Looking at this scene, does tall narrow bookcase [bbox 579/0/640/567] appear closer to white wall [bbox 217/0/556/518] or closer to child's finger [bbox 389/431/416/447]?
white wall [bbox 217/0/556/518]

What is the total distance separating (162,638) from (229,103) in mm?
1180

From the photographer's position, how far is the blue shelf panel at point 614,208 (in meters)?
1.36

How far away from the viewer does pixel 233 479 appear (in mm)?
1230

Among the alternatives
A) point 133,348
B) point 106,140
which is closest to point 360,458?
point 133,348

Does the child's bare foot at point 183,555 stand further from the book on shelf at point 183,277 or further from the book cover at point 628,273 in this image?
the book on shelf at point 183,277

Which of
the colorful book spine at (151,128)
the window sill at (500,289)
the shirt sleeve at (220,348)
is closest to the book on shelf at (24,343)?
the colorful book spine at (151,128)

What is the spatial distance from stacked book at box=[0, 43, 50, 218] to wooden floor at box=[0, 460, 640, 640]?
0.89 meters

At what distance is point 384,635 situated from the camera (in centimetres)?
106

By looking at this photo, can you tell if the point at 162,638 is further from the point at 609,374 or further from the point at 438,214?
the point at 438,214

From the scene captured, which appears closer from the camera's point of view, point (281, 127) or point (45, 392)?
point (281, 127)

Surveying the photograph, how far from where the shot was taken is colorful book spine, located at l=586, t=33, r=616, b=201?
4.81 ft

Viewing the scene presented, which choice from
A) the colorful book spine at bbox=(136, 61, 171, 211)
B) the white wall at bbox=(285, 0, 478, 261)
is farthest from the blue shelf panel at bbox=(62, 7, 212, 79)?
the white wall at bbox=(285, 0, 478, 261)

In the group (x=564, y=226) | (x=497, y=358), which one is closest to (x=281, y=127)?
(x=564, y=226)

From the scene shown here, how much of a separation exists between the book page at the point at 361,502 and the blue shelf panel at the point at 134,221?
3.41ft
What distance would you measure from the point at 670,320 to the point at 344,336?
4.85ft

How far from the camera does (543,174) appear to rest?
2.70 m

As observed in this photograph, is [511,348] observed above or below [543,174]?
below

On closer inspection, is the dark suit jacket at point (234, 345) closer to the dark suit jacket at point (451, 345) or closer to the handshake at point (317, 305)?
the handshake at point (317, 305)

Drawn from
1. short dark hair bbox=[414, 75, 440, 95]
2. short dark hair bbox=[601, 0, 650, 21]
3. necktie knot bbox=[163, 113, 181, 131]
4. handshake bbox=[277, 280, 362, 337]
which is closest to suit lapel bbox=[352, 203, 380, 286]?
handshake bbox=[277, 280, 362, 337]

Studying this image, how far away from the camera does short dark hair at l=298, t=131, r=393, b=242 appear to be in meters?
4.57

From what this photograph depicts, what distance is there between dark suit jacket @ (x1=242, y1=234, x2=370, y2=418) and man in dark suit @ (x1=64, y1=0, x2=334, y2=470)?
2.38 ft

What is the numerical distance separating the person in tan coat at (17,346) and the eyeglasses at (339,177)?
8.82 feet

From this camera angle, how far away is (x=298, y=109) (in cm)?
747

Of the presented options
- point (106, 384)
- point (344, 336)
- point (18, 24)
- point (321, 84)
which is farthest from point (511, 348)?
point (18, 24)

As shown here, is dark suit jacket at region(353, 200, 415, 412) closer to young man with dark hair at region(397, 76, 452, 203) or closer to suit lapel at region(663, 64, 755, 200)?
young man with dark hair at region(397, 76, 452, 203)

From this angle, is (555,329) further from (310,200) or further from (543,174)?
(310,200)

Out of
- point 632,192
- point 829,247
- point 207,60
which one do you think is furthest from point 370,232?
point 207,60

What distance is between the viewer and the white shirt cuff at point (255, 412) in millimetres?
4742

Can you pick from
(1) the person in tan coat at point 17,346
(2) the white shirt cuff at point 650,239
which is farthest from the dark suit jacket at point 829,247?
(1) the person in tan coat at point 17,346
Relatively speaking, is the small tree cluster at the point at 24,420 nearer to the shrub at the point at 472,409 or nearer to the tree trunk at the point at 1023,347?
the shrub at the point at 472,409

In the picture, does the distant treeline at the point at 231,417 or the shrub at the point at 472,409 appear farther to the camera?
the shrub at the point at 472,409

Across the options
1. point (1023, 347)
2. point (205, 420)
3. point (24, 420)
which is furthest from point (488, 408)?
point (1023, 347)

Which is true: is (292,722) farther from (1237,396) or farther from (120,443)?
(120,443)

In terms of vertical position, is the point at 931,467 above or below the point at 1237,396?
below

DIRECTIVE: Rewrite everything from the line containing "In terms of" down to the end of the listing, replacing "vertical position" with "height" and leaving all else unchanged.

SOLUTION:
In terms of height, is the point at 931,467 above or below the point at 1237,396?
below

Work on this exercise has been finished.